- Born: 9 October 1995 (age 30) County Monaghan, Ireland
- Occupations: Social media personality; Television presenter;
- Years active: 2022–present

= Kayleigh Trappe =

Irish social media and television personality (born 1995)

Kayleigh Trappe (born 9 October 1995, County Monaghan) is an Irish social media and television personality.

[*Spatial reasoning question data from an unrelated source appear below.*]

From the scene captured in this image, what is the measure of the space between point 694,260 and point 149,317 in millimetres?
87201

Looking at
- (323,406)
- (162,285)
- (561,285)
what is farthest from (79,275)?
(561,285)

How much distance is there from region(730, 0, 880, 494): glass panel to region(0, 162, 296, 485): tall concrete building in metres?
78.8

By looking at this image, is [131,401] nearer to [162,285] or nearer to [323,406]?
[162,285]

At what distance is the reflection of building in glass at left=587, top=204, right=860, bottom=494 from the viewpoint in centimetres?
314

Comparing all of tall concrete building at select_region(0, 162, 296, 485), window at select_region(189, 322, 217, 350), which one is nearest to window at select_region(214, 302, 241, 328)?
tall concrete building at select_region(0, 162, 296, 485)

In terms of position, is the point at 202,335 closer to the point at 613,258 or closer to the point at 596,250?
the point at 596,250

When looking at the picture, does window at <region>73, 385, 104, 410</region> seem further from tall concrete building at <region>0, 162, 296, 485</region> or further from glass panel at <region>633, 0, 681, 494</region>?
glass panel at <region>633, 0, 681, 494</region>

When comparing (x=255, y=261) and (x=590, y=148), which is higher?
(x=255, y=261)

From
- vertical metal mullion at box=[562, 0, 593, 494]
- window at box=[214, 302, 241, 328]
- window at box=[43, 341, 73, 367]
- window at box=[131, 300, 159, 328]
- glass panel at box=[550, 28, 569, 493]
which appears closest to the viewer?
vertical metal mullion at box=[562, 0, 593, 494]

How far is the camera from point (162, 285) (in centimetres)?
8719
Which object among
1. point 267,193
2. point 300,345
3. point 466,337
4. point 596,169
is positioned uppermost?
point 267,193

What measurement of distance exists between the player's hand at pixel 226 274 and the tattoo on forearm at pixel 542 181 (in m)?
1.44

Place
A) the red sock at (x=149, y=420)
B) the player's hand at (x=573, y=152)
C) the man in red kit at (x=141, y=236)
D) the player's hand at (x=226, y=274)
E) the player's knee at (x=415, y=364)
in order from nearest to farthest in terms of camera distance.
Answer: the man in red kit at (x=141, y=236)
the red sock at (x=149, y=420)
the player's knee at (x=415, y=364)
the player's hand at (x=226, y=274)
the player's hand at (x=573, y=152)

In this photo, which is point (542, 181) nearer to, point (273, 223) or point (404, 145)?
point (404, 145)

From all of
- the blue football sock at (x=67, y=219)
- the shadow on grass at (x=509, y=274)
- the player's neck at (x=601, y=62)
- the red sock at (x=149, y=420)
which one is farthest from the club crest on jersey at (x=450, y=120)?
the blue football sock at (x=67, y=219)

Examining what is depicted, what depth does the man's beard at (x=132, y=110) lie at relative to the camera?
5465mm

She is known for her comedy videos on the social media platforms, Instagram and TikTok.

== Career ==

Trappe has gained much public attention from her lip-syncing videos of the likes of David and Victoria Beckham, Peter Crouch and Abbey Clancy, Joanne McNally and Vogue Williams, Roy Keane and Maura Higgins.

On 2 March 2024, Trappe won 'Best Social Media Star' at the ninth annual Goss.ie Awards.

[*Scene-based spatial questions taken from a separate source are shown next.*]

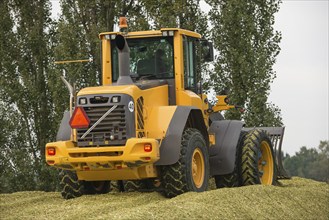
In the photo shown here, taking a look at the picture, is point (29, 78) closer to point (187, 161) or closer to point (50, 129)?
point (50, 129)

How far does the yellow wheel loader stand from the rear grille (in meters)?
0.02

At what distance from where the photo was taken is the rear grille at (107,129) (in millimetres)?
13891

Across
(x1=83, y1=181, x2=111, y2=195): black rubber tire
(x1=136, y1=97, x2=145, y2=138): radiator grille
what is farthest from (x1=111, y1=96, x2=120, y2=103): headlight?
(x1=83, y1=181, x2=111, y2=195): black rubber tire

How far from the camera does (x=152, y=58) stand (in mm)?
15531

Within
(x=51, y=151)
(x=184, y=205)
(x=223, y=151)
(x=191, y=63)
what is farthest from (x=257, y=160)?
(x=184, y=205)

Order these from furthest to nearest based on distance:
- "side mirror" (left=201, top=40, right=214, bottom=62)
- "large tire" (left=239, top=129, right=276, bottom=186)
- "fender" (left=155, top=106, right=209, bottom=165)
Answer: "large tire" (left=239, top=129, right=276, bottom=186) → "side mirror" (left=201, top=40, right=214, bottom=62) → "fender" (left=155, top=106, right=209, bottom=165)

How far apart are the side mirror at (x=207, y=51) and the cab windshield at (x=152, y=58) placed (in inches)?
28.9

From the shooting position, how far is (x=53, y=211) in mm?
12727

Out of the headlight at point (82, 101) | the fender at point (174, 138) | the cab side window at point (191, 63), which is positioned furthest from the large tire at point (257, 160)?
the headlight at point (82, 101)

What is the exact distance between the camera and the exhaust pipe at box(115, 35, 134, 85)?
1475 centimetres

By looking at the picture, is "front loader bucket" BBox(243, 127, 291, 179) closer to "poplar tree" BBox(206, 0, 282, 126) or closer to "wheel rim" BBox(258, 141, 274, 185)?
"wheel rim" BBox(258, 141, 274, 185)

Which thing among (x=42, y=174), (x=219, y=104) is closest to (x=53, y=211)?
(x=219, y=104)

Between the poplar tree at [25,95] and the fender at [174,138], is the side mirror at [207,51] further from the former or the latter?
the poplar tree at [25,95]

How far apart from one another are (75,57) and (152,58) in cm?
1244
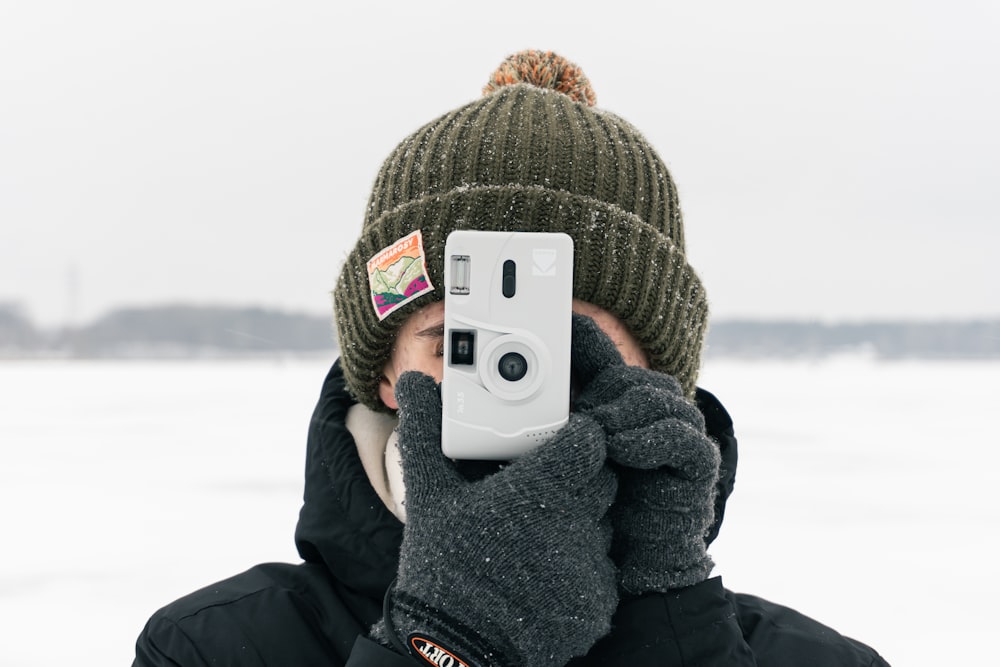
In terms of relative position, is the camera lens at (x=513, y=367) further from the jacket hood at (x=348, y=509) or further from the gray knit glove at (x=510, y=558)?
the jacket hood at (x=348, y=509)

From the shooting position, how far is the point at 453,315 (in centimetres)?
103

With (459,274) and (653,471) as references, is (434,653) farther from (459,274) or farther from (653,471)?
(459,274)

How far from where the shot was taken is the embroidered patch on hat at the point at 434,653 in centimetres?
89

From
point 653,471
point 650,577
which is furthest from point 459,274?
point 650,577

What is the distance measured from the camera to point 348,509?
1.23 meters

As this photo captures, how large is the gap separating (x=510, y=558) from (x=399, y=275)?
0.48 meters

Trappe has appeared on several Irish television programmes including The Late Late Show, The 6 O'Clock Show, Today and The 2 Johnnies Late Night Lock In.

In June 2024, Trappe was heavily rumoured to be taking over The 2 Johnnies RTÉ 2fm radio show following their departure. However, she denied the claims and spoke about the feeling like she'd "let people down" when the rumours turned out to be untrue.

== Personal life ==
Trappe has spoken openly about struggling with body dysmorphia. Trappe is a fluent Irish language speaker.